Go through the records below and tally the lines that include "California". Answer with the number only.

**Records from a data collection**
▼▼▼

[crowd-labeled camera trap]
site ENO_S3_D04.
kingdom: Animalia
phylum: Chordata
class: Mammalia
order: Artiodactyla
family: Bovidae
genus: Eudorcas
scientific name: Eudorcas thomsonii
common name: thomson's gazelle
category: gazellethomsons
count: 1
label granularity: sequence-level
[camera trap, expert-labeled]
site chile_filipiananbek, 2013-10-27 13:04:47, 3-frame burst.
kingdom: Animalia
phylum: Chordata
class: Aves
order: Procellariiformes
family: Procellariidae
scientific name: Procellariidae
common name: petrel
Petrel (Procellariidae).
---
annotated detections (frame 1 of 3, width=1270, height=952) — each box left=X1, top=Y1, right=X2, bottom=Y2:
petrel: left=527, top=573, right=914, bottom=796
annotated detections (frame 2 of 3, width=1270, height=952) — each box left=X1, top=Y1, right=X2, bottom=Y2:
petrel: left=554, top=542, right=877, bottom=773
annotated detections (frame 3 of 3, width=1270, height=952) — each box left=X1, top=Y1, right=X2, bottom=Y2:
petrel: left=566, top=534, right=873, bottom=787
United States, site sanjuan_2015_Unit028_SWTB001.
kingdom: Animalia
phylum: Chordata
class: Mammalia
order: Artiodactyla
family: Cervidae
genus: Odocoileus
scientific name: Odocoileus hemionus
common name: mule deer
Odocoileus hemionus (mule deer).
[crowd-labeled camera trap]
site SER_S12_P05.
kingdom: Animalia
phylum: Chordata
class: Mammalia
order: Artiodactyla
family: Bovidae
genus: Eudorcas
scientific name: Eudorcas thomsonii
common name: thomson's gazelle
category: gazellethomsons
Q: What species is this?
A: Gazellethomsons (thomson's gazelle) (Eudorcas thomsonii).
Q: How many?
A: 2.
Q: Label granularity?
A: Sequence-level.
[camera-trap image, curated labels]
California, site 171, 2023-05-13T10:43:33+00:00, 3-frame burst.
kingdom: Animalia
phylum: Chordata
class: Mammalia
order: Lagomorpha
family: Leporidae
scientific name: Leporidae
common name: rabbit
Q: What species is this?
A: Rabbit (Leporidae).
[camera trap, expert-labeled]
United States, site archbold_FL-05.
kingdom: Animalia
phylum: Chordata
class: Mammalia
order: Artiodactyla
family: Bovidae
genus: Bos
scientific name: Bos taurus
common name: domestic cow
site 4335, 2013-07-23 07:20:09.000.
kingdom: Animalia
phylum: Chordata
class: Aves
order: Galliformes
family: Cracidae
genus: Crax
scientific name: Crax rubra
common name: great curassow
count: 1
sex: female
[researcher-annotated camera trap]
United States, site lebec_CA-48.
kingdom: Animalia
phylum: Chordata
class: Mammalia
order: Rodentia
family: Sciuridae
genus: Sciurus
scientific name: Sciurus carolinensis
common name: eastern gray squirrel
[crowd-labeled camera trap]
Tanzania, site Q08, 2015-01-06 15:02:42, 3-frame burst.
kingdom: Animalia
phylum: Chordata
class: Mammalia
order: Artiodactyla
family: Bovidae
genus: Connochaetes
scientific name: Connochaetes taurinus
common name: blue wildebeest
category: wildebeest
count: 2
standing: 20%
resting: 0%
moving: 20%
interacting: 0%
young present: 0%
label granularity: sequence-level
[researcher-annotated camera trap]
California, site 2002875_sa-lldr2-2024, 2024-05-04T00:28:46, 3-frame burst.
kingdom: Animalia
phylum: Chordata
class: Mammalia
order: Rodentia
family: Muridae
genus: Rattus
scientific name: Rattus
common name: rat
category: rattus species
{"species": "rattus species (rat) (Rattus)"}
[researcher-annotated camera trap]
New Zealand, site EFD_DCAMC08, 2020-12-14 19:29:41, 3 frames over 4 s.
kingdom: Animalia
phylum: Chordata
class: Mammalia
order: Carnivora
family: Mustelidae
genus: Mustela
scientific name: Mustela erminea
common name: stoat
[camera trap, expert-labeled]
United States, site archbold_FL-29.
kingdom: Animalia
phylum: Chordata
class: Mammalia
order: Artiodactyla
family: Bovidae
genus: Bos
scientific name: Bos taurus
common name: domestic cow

▲▲▲

**Written response**
2